Dielectric elastomer actuators (DEAs) are known as ‘artificial muscles’ due to their large actuation strain, high energy density and self-sensing capability. The conical configuration has been widely adopted in DEA applications such as bio-inspired locomotion and micropumps for its good compactness, ease for fabrication and large actuation stroke. However, the conical protrusion of the DEA membrane is characterized by inhomogeneous stresses, which complicate their design. In this work, we present an analytical model-based optimization for conical DEAs with the three biasing elements: (I) linear compression spring; (II) biasing mass; and (III) antagonistic double-cone DEA. The optimization is to find the maximum stroke and work output of a conical DEA by tuning its geometry (inner disk to outer frame radius ratio a/b) and pre-stretch ratio.
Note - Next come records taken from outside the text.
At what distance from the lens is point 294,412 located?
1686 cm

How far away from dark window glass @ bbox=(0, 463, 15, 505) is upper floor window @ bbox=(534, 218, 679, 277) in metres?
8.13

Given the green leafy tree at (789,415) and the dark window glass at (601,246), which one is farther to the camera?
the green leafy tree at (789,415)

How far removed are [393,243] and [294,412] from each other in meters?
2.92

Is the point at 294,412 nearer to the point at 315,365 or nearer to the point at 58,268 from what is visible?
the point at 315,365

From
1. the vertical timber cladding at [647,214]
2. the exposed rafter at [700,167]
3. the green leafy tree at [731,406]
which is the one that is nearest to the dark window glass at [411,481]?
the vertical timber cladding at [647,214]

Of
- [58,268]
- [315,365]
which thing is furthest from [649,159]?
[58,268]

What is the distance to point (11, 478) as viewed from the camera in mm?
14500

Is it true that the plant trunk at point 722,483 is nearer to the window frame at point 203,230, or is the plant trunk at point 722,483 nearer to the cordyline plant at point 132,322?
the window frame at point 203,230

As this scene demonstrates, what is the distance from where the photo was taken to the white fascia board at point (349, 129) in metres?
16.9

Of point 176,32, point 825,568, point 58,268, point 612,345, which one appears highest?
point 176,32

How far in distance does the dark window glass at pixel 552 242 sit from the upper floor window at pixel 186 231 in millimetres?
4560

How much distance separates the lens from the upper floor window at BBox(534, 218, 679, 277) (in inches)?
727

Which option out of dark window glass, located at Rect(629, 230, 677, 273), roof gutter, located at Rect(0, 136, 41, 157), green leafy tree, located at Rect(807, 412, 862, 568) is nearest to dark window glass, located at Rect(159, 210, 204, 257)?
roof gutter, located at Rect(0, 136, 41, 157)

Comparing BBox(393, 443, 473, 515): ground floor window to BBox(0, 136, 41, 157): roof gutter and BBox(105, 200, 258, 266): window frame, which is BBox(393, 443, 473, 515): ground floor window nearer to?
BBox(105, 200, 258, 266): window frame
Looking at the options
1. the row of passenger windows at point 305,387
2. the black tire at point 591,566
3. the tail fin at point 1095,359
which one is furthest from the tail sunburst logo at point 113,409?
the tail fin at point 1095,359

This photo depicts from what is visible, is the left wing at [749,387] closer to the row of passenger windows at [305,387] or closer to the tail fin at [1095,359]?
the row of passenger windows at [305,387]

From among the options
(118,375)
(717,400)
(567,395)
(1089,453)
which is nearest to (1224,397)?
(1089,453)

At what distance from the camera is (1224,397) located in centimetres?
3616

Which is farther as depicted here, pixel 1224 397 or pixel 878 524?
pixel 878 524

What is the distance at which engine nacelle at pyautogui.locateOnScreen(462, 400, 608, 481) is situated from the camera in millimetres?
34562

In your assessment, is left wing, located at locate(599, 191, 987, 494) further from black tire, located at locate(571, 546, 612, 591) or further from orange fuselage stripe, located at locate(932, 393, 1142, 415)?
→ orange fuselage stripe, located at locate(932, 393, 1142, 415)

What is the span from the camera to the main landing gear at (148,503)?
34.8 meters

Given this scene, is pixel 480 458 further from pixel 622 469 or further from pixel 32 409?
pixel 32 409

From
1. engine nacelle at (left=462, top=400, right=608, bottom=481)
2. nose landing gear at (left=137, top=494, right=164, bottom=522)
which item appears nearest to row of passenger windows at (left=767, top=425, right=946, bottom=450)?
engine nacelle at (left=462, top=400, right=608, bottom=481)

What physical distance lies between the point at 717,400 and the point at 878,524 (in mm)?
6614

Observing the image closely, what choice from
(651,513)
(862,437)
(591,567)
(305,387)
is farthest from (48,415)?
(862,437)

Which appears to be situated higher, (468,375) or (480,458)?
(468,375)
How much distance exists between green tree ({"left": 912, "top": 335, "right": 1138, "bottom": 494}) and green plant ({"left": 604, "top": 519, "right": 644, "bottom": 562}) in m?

The results show that (a) for all three cases, stroke and work output are maximum for a pre-stretch ratio of 1 × 1 for the Parker silicone elastomer, which suggests the stretch caused by out-of-plane deformation is sufficient for this specific elastomer. (b) Stroke maximization is obtained for a lower a/b ratio while a larger a/b ratio is required to maximize work output, but the optimal a/b ratio is less than 0.3 in all three cases. (c) The double-cone configuration has the largest stroke while single cone with a biasing mass has the highest work output.
Original languageEnglish
Article number32
Number of pages12
JournalActuators
Volume7
Issue number2
Early online date18 Jun 2018
DOIs
Publication statusPublished - Jun 2018

Keywords

  • dielectric elastomer actuators (DEAs)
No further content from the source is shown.